Since finishing a rough draft of the genome early last year, the team has been closing gaps, refining the sequence data, and fine-tuning maize gene models, Wilson said.

Their analysis indicates that the ten maize chromosomes house about 32,540 protein-coding genes and 150 miRNA genes. The team's subsequent transcription sequencing experiments suggest around 91 percent of the protein-coding genes identified are expressed in maize tissues.

Maize also appears to share 8,494 gene families with rice, sorghum, and Arabidopsis.

Not surprisingly, given what was known about the genome before the sequencing project, the researchers also found a slew of repeat sequences and transposons in maize: nearly 85 percent of the genome is comprised of transposable elements.

With the improved maize draft genome in hand, Wilson's group and others are focusing on its applications for everything from basic biology to agriculture and biofuel research. For instance, Wilson said, the genome contains information that will be useful for understanding specific corn traits as well as doing marker-assisted breeding.

"Just as cytogenetic and genetic maps revolutionized research and crop improvement over the last century, the B73 maize reference sequence promises to advance basic research and to facilitate efforts to meet the world's growing needs for food, feed, energy, and industrial feed stocks in an era of global climate change," the researchers concluded.

In a companion paper in Science, Cornell University and US Department of Agriculture researcher Edward Buckler led a team of researchers who reported that they have developed the first maize haplotype map, using 3.3 million SNPs, insertions, and deletions detected through selective re-sequencing of 27 inbred maize lines.

Results of that study suggest maize haplotypes are widely divergent, with between ten and 30 fold differences in recombination rate.

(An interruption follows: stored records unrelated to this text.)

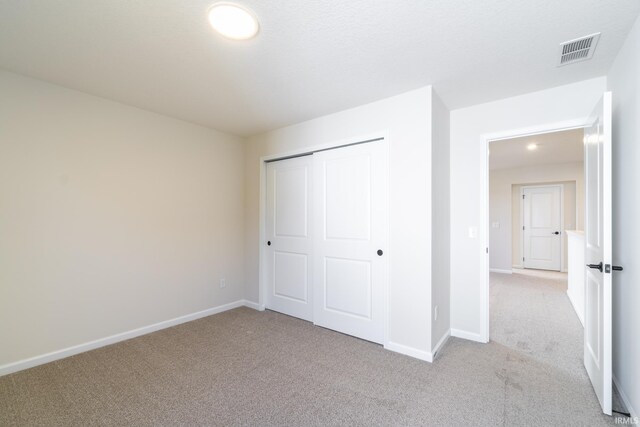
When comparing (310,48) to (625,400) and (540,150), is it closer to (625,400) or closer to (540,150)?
(625,400)

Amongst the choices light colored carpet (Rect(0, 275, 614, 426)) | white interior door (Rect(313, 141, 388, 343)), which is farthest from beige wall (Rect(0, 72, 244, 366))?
A: white interior door (Rect(313, 141, 388, 343))

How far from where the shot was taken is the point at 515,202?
7324mm

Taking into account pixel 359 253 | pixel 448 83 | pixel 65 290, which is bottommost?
pixel 65 290

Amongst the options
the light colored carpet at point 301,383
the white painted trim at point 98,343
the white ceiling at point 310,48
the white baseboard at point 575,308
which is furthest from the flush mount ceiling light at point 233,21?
the white baseboard at point 575,308

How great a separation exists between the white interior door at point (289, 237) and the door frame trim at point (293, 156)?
0.06m

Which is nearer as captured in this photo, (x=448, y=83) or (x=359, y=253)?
(x=448, y=83)

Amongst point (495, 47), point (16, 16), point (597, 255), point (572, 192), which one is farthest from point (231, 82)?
point (572, 192)

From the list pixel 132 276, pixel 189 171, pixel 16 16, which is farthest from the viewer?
pixel 189 171

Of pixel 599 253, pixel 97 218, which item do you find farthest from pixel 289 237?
pixel 599 253

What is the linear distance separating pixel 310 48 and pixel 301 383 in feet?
8.04

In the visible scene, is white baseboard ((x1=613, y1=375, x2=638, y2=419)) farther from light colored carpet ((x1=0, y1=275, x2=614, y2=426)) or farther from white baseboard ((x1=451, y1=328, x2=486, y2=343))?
white baseboard ((x1=451, y1=328, x2=486, y2=343))

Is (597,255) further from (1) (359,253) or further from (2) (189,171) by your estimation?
(2) (189,171)

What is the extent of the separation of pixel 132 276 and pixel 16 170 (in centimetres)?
133

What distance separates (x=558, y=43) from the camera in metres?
1.94
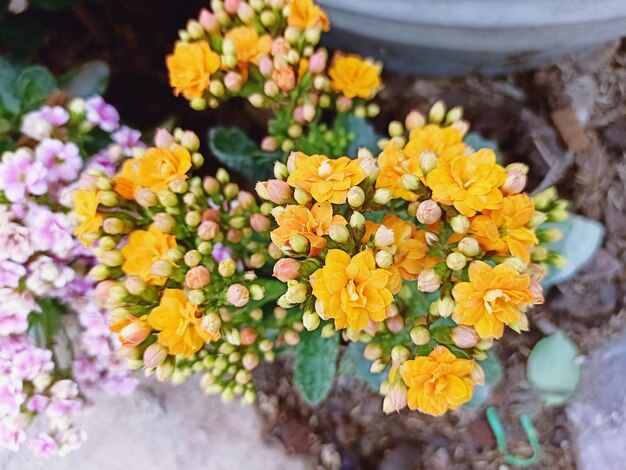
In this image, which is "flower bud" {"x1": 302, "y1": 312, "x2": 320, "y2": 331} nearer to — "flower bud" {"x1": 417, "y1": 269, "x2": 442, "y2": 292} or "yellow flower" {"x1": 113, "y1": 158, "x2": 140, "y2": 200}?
"flower bud" {"x1": 417, "y1": 269, "x2": 442, "y2": 292}

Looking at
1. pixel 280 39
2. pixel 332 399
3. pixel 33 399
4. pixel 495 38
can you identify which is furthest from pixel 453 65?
pixel 33 399

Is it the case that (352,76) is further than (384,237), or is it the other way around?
(352,76)

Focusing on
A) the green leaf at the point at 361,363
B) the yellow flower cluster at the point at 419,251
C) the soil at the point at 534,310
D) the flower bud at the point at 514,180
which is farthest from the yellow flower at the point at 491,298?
the soil at the point at 534,310

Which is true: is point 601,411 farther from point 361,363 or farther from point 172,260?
point 172,260

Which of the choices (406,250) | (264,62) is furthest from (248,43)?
(406,250)

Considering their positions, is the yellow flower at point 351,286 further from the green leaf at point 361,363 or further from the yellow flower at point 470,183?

The researchers also turned up almost 150 regions in the maize genome that have relatively low diversity — patterns that they suspect are due in part to selective sweeps involved in processes such as domestication and/or geographic differentiation.

Meanwhile, another paper explored the genetic basis for heterosis (commonly called hybrid vigor), the ability of hybrid maize lines to perform better than their parental lines.

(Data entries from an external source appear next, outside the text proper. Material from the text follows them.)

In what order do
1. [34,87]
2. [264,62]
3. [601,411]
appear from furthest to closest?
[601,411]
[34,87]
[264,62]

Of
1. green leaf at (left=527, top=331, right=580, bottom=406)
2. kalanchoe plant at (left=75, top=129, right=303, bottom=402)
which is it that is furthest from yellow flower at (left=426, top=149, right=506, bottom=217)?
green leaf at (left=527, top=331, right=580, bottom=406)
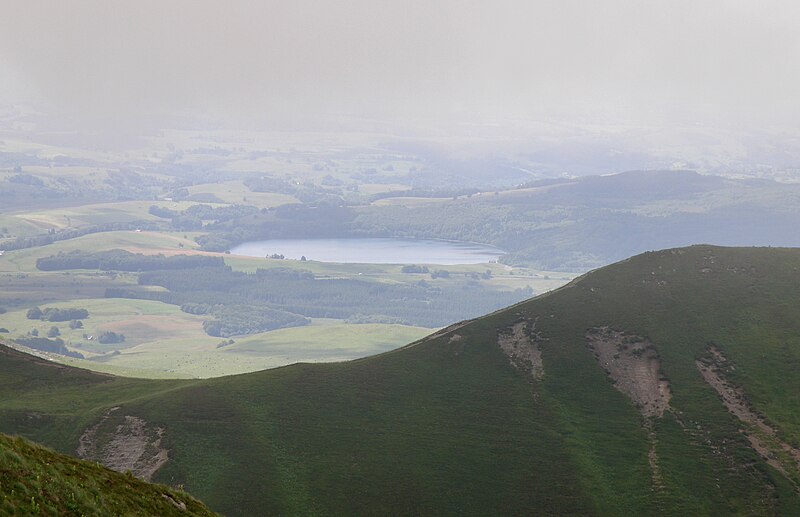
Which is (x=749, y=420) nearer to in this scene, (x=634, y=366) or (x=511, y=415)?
(x=634, y=366)

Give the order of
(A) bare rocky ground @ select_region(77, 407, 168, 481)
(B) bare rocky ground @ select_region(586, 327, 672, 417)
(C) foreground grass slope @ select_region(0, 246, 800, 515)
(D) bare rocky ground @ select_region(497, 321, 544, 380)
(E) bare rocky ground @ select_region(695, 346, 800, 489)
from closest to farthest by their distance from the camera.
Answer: (C) foreground grass slope @ select_region(0, 246, 800, 515), (A) bare rocky ground @ select_region(77, 407, 168, 481), (E) bare rocky ground @ select_region(695, 346, 800, 489), (B) bare rocky ground @ select_region(586, 327, 672, 417), (D) bare rocky ground @ select_region(497, 321, 544, 380)

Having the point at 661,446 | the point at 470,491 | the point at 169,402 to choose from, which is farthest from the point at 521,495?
the point at 169,402

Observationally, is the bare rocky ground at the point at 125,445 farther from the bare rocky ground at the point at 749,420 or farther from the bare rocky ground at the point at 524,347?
the bare rocky ground at the point at 749,420

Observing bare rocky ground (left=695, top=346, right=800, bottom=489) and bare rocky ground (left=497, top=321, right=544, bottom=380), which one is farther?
bare rocky ground (left=497, top=321, right=544, bottom=380)

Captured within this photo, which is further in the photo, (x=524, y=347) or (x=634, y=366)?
(x=524, y=347)

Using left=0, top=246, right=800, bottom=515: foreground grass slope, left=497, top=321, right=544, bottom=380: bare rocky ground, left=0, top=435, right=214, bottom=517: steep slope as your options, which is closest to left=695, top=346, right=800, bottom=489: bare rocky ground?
left=0, top=246, right=800, bottom=515: foreground grass slope

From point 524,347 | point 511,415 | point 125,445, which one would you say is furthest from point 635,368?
point 125,445

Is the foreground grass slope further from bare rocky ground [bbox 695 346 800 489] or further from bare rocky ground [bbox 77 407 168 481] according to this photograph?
bare rocky ground [bbox 77 407 168 481]
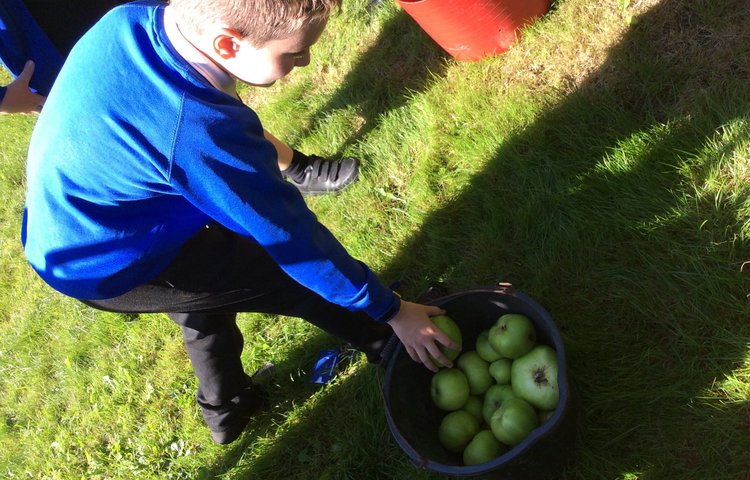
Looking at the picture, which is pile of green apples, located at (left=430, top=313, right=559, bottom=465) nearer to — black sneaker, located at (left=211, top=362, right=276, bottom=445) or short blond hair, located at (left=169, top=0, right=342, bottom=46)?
black sneaker, located at (left=211, top=362, right=276, bottom=445)

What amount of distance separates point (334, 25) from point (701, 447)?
3.36m

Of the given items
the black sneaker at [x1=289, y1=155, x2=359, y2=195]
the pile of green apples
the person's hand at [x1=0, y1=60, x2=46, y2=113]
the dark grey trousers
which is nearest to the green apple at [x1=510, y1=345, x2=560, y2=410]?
the pile of green apples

By comparing transcripts and analyzing expression quantitative trait loci from hybrid lines developed by crossing B73 with the maize hybrid Mo17, senior author Patrick Schnable, an agronomy researcher at Iowa State University, and his colleagues were able to pinpoint roughly 4,000 expression quantitative trait loci. Their results indicate that many of these eQTLs are paternally inherited alleles that influence the expression of other genes.

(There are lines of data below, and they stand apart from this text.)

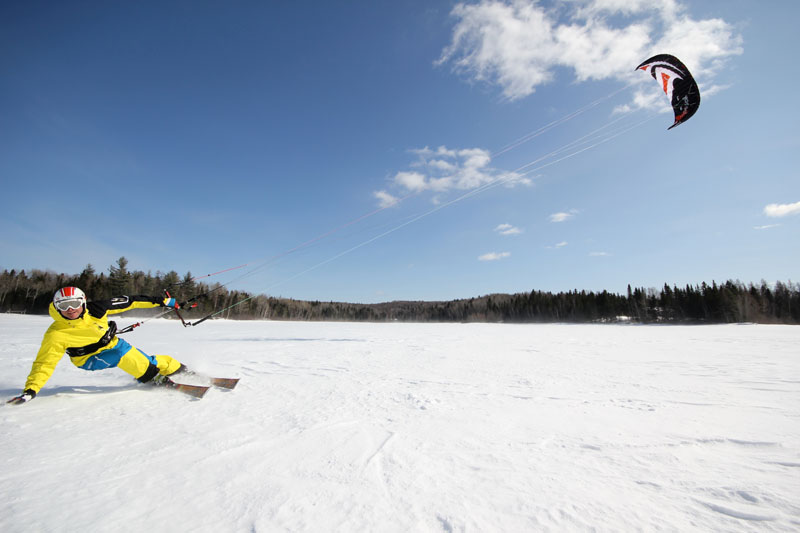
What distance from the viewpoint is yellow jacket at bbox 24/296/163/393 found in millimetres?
4336

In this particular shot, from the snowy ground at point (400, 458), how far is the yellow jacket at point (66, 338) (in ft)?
1.45

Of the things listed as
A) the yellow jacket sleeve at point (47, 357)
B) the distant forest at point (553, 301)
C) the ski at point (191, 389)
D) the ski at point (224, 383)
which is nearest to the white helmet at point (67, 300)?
the yellow jacket sleeve at point (47, 357)

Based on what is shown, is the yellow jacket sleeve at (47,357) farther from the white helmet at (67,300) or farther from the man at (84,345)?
the white helmet at (67,300)

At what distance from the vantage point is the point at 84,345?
4.62 meters

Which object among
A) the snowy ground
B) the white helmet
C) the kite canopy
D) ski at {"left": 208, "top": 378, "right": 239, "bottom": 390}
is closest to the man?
the white helmet

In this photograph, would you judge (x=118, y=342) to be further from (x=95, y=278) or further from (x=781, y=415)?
(x=95, y=278)

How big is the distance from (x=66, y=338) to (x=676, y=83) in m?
15.9

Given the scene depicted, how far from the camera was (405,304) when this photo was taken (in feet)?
577

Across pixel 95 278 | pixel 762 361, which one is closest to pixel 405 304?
pixel 95 278

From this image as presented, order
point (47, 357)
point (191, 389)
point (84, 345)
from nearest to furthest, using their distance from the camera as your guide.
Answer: point (47, 357), point (84, 345), point (191, 389)

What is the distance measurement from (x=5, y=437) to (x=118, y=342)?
1852mm

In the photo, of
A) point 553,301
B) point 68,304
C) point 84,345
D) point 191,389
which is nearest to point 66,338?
point 84,345

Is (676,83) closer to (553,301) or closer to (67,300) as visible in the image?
(67,300)

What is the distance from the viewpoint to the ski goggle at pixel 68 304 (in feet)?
14.4
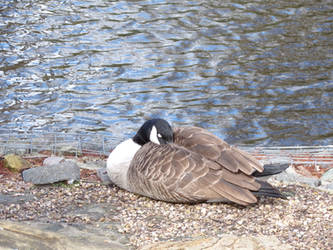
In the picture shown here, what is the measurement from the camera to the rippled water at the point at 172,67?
10094 mm

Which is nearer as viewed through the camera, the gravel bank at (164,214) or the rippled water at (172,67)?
the gravel bank at (164,214)

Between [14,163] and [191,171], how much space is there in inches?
82.0

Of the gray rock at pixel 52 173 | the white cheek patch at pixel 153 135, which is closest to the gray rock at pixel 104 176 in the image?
the gray rock at pixel 52 173

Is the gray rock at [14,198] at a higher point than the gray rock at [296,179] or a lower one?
higher

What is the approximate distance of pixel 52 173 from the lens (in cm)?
580

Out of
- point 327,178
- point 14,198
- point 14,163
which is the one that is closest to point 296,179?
point 327,178

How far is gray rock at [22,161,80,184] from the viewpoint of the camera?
18.9ft

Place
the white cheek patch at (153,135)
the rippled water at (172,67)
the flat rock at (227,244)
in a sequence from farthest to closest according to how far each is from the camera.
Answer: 1. the rippled water at (172,67)
2. the white cheek patch at (153,135)
3. the flat rock at (227,244)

"[P]aternally linked genes are capable of sculpting the transcriptome," Schnable said in a statement. "That knowledge will modify our approaches to crop improvement."

Finally, in a brief appearing online in Science, Mexican researchers reported that they have sequenced the genome of the Mexican popcorn strain, Palomero toluqueno. When they compared this genome with the B73 reference sequence, they found that the Palomero genome is 22 percent smaller — and contains about 20 percent less repetitive DNA — than the reference strain. Their results also suggest that the Palomero genome has been influenced, at least in part, by environmental factors such as the metal content in soils where it's grown.

A package of papers in PLoS Genetics is addressing everything from corn centromere and genome structure to transposons and maize microRNAs.

In a perspectives article in Science, French National Institute for Agricultural Research (INRA) researcher Catherine Feuillet and Kellye Eversole, with the Bethesda-based company Eversole Associates, noted that "[t]hese and companion studies represent a milestone in genetics and plant biology, as well as the crowning achievement of a group of corn growers and scientists who envisioned changing the world of agriculture."

Feuillet and Eversole also touted maize as a model for other crop plants, offering insights into the effects of domestication, hybrid vigor, and transposon activity on plant genomes.

Data from the maize genome is available online at www.maizegenome.org.